I am sorry the linked Table of Contents didn’t work for you. What version of ereader are you using? I haven’t heard of that problem from other readers and I wish that hadn’t happened for you.
Thanks, again, for your considered review. I would be happy to send you a copy of Volume II, This Changes My Family and My Life Forever.
Best to you,
Sally Ember, Ed.D. (author)
P.S. I agree that The Spanners Series‘ stories would make an excellent T.V. series! I hope your wish comes true!
Here are her review and a link to it:
* * * of 5: Great concept–difficult translation into written form. September 6, 2014
DO NOT read this if you want a normal, linear story that makes complete sense and introduces ideas in a logical sequence.
DO read this if you want to try something very new and think about the universe in a completely different way.

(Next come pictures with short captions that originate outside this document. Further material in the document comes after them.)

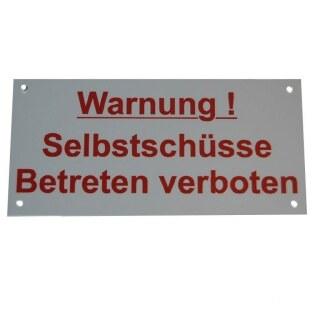 Warnschild »Selbstschussgerät« Kunststoff Schild · 30x20cm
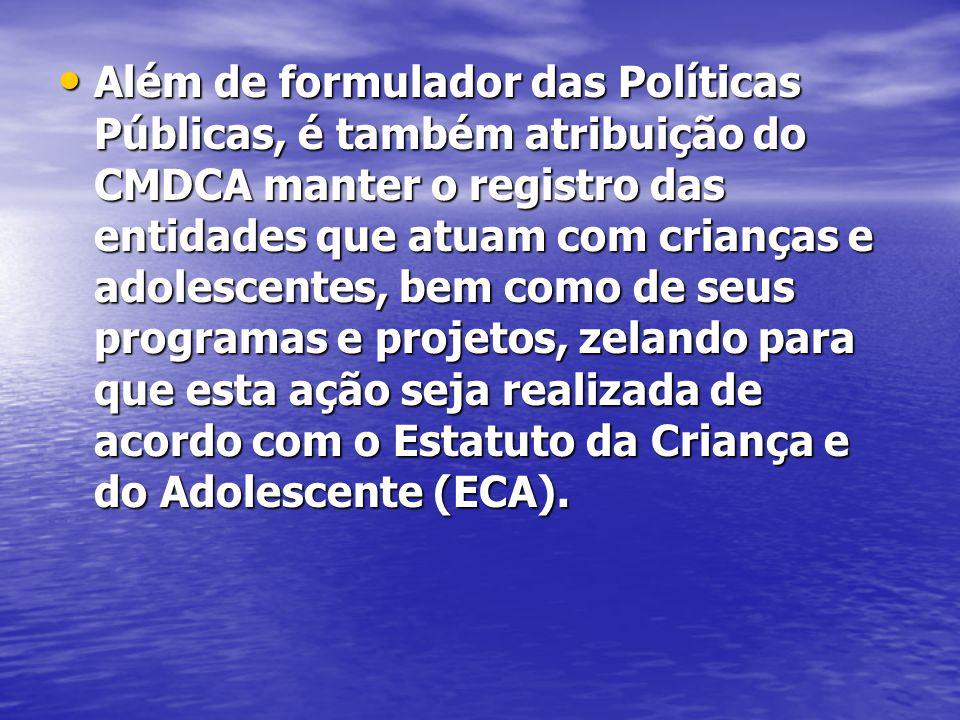 Além de formulador das Políticas Públicas, é também atribuição do CMDCA manter o registro das entidades que atuam com crianças e adolescentes, bem com
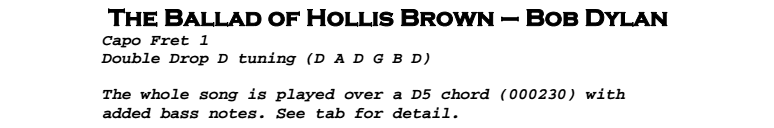 Bob Dylan – The Ballad of Hollis Brown Chords & Songsheet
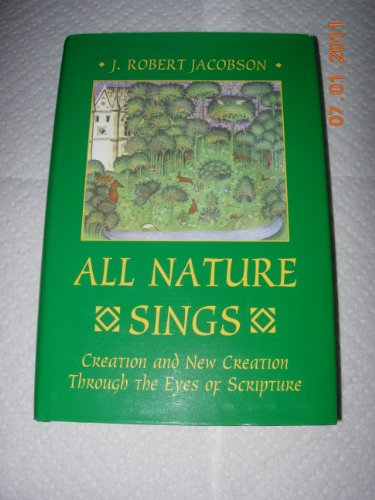 All Nature Sings: Creation and New Creation Through the Eyes of Scripture: Jacobson, J. Robert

I’m actually not even sure how to review this in a traditional way because the book was so very bizarre in its format. Let’s go with this…
What I liked:
The aliens and the whole concept of the multiverses working together to make life better.
The characters (a lot of them) and how they felt real.
The whole idea of alternate time lines–something I’ve loved since Isaac Asimov’s “The End of Eternity”.
The enormous attention to detail in the whole world-building thing.
What irked me:
The fact that shortly after meeting the aliens, we are thrust into the future (or is it a flashback–that’s how hard this is to follow) and a ton of acronyms and entities are suddenly taken for granted. There is an “appendix” with a glossary of terms. That might have worked for me except that in the ebook format at least, that meant jumping to the end and then there was no way to navigate back (no table of contents to take me back to the chapter I’d left). Perhaps in paperback form where I could dog ear the pages…?
As other reviewers have mentioned, the whole matter of tense and the writing style that makes it hard to know *when* I am. Which, yeah… Is a little moot when we’re talking about alternative timelines and the fact that time is not linear. Yeah, I get it. But the readers still are used to linear, so we need to have it explained to us in that way.
I really think this would work better as a TV series where the visual clues might make it easier to tell “when” the reader is reading. It vaguely reminded me of Cloud Atlas, but harder to follow.